- **Yapılacak İş**
Aşağıdaki ifadelerin metinle uyuşup uyuşmadığını belirtin. Lütfen her biri için evet ya da hayır deyin ve karara dayanak olan sözleri metinden aynen alıntılayın.
1. Yazarın ana dili Türkçedir.
2. Teyze, yüzüğü bir köyde bulduğunu söylemişti.
3. Yves Ternon'a göre yazarın doğduğu eyaletin sınırları içinde 21 000 Ermeni yaşardı.

- **Okunacak Metin**
◆ ◆ ◆ ◆ ◆ ◆ ◆
Müslüman bir anne ve Laik bir babanın oğluyum. Ana dilim Türkçe. Türk Yazarı, Alman vatandaşıyım. Doğduğum yer Gürcistan sınırındadır. Artvin, Ardahan ve Kars ile birlikte, 1918 yılına kadar Rusya’nın egemenlik sınırları içinde kaldığından 1915-16 soykırımdan kısmen etkilenmiştir. Soykırım araştırmacısı Yves Ternon’a göre doğduğum eyaletin sınırları içinde 21 000 Ermeni yaşardı. Şimdi tek bir Ermeni bile yaşamıyor oralarda. Neredeler şimdi?

Peki o zaman çocukluğumda duyduğum Ermeni katliamlarının anlamı neydi? Neler olmuştu oralarda? Bana yıllar sonra „Kıyamet Günü Yargıçlarını“ yazdıran ve teyzemin dediğine göre bir Ermeni kadınına ait olan yüzüğü halen hatırlarım. Teyzem yüzüğü ormanda bulduğunu söylemişti. Yüzüğün bulunduğu yöre halen köylüler tarafınan „Hovannes“ (Ovanis) adıyla anılır.
◆ ◆ ◆ ◆ ◆ ◆ ◆
- **Verilen Satırlar**

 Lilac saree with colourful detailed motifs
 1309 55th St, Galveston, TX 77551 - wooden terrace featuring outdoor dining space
◆ ◆ ◆ ◆ ◆ ◆ ◆
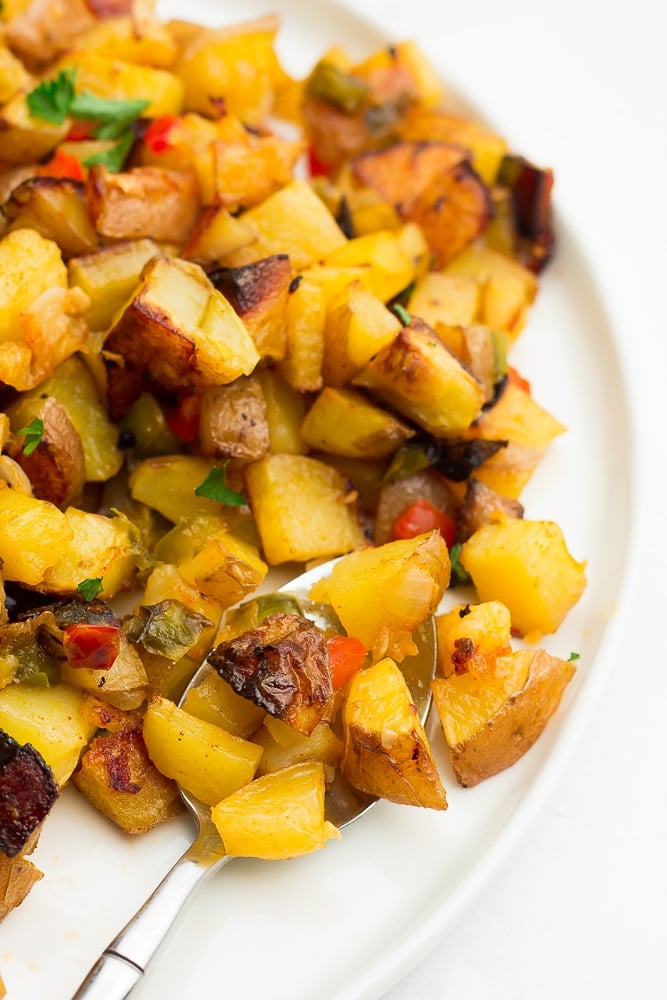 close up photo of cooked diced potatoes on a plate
◆ ◆ ◆ ◆ ◆ ◆ ◆
- **Çözüm**
1. Evet: "Ana dilim Türkçe."
2. Hayır: "Teyzem yüzüğü ormanda bulduğunu söylemişti."
3. Evet: "Soykırım araştırmacısı Yves Ternon’a göre doğduğum eyaletin sınırları içinde 21 000 Ermeni yaşardı."